:: What to work on ::
1. In one to three sentences, explain why the trial described in the diabetes prevention excerpt aims to increase physical activity and reduce weight.
2. Extend the diabetes prevention excerpt, picking up after its final sentence.

:: Document excerpt ::
::::

In many, if not most cases, lifestyle changes can delay or prevent the start of diabetes. Avoiding diabetes means not having to take medication for the rest of one’s life. Other substantial benefits come from avoiding other health complications associated with diabetes including blindness, the loss of extremities, and early death. King’s Health Partners believes that rapid intervention with prediabetics to promote healthy lifestyle changes can make a difference.To that end, the group partnered with technology company Buddi to use the Buddi wearable with person-centric apps and messages.

Starting in September the two companies will begin a year-long randomized trial with a control group in two boroughs of London with 200 patients. The study will use the Buddi wearable and a smartphone app with personalized motivational information with the aim of increasing physical activity and reducing weight. Excess weight and inadequate exercise rank as the two highest diabetes risk factors. Subjects in the study will be encouraged to change their behaviors based on data about their activity, eating, and their feelings about diabetes management.

::::

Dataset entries
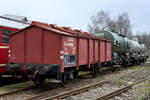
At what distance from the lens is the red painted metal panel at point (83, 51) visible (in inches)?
352

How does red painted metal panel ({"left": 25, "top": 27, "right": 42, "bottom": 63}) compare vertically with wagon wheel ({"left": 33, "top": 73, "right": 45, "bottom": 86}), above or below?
above

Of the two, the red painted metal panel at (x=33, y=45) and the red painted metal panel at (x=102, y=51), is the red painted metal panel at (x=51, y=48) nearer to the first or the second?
the red painted metal panel at (x=33, y=45)

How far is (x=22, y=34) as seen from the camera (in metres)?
8.17

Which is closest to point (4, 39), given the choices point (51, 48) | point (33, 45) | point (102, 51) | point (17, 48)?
point (17, 48)

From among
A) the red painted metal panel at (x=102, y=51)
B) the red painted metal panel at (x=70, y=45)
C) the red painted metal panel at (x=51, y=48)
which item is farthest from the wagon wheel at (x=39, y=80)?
the red painted metal panel at (x=102, y=51)

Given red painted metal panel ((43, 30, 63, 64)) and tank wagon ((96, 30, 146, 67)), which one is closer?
red painted metal panel ((43, 30, 63, 64))

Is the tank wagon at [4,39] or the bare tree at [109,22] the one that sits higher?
the bare tree at [109,22]

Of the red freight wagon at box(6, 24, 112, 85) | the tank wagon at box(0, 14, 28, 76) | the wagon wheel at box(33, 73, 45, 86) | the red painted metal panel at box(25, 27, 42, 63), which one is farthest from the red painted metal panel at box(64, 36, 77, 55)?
the tank wagon at box(0, 14, 28, 76)

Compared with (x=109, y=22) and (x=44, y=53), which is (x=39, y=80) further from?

::::

:: Answers to the tasks ::
1. The trial targets these two outcomes because excess weight and inadequate exercise rank as the two highest risk factors for diabetes. Changing them supports the wider aim of using lifestyle changes to delay or prevent the onset of diabetes in prediabetic patients.

2.
Sara Murray, Chief Executive and founder of Buddi, said “The NHS spends almost 10% of hospital expenditure on treating diabetes and diabetes-related complications. We are helping to develop a solution to enable healthcare professionals to shift their focus from reactive treatment to preventative measures. This has the potential to provide an option for prevention and a sustained approach to lifestyle behavior change, which is clearly needed by the NHS and patients alike.”